Marathon Day Checklist


In General

* Drink four to six ounces of water every hour.
* Mentally rehearse the marathon: feeling good, overcoming challenges, recovering.
* Eat small carbohydrate snacks constantly.
* Relax with friends or family.

The Night Before

* Drink four to six ounces of water every hour.
* Eat light carbohydrate snacks like energy bars.
* Relax, laugh, enjoy the moment.
* Go over the procedure, route, etc. for getting to the start.
* Do a very relaxed mental rehearsal of the marathon, concentrating on the positive.
* Pack your bag.

Your Marathon Bag Should Contain

* Race number, pins and chip
* Race instructions, map, etc.
* A copy of your magic marathon words (“I’m having fun”, “My legs are strong”, “One more step”)
* Prepare to bring a controversial issue, at least one interesting story and at least one joke
* Shoes, socks, shirt, shorts
* Other clothes if it’s cold: tights, polypro top, long-sleeved T, gloves, hat, ear covering, etc.
* Water (about 32-64 ounces)
* Bandages, Vaseline, etc.
* $20-30 for reserve funds (cab or rapid transit tokens, etc.)
* Energy bars or your chosen carbohydrate source (enough for start, second half, and after)
* Fanny pack or plastic bags, pins
* Some extra “throwaway” shirts and/or pants as extra layers in case the staging area is cold
* Garbage bags as an inexpensive waterproof top and ground cover

Marathon Morning List

* Drink four to six ounces of water every 30 minutes until you hear “sloshing.”
* Eat – according to the schedule which has worked for you in the long runs (example: one energy bar with eight ounces of water, one to two hours before the start).
* Bring your bag, car keys, etc.
* Leave at least 30 minutes before you think you’ll need to leave . . . in case of traffic, etc.
* If you have several hours at race site before start, stay warm, get off your feet and relax.
* Sixty minutes before the start, walk around the staging area to mentally rehearse lining up.
* Thirty minutes before the start, walk around for 15 minutes to get the legs moving.
* Jog for three to five minutes (very slowly) just before lining up.
* Keep the legs moving, in place if necessary, as you stand waiting for the start.
* If going for a time goal, get to the starting area early enough to secure a good place.
* Most of us with the goal “to finish” should line up in the back of the crowd.
* Joke around; enjoy the energy and personalities of the folks nearby.
* Go out slowly.

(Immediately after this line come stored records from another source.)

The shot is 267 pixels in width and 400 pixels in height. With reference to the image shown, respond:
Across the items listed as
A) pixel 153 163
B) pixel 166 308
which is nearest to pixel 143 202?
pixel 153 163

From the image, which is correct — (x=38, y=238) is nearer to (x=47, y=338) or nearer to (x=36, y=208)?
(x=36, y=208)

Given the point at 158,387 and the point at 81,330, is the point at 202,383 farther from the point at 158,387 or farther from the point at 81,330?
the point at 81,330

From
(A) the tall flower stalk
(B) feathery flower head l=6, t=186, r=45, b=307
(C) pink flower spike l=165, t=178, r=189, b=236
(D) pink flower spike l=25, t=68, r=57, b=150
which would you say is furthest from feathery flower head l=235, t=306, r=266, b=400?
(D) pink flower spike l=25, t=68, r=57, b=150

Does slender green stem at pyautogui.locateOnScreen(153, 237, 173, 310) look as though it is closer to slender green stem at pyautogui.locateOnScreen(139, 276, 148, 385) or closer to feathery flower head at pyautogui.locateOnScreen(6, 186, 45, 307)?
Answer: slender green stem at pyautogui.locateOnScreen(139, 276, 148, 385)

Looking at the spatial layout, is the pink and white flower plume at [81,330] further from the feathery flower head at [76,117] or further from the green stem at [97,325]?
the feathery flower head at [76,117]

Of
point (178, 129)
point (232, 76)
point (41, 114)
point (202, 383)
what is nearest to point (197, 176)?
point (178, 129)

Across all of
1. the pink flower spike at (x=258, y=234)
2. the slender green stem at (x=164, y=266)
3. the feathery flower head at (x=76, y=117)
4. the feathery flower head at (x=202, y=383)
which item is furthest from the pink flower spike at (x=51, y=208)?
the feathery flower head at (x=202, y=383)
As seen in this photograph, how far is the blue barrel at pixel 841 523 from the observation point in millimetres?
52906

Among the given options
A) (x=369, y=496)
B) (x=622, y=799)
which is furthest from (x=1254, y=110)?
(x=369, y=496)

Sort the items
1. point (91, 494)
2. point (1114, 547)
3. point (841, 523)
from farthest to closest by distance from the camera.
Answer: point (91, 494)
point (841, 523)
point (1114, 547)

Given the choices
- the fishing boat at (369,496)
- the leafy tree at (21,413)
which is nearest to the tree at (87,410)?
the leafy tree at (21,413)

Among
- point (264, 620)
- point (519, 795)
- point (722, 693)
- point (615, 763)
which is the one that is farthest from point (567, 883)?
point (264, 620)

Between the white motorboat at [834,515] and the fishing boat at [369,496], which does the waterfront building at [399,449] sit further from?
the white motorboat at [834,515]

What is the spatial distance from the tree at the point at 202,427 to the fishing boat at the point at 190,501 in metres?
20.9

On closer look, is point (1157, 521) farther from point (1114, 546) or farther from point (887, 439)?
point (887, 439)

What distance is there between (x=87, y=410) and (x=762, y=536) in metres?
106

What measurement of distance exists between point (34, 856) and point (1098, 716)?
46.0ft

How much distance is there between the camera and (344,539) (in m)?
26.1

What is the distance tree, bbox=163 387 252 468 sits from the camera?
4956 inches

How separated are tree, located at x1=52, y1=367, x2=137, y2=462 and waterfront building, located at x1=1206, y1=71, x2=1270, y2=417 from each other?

If it’s hot, go out even slower!
* Get over to the side of the road and take every walk break, from the beginning.
* If you feel warm, pour water over your head at each water stop.
* Each walk break gives you a chance to appreciate and enjoy every mile.
* When tired shorten your stride.
* Don’t stretch during the run or immediately afterward.
* You may cut out the walk breaks after mile 18 if you’re feeling good.

Immediately Afterward

* Grab water and carbohydrate food(s).
* Walk, eat and drink for at least a mile.

Recovery

* If possible, immerse your legs in a cold bath as soon after the finish as possible.
* Walk for 30 to 60 minutes later in the day.
* Eat carbohydrate snacks continuously for the rest of the day.
* Drink four to six ounces of water or electrolyte fluid (at least) every hour.
* Walk for 30 to 60 minutes the next day.
* Run/walk for 30 to 45 minutes two days after the marathon.
* Continue to alternate: walk 30 to 60 minutes and run/walk 30 to 45 minutes.
* Wait at least a week before you 1) schedule your next race and 2) vow never to do another marathon.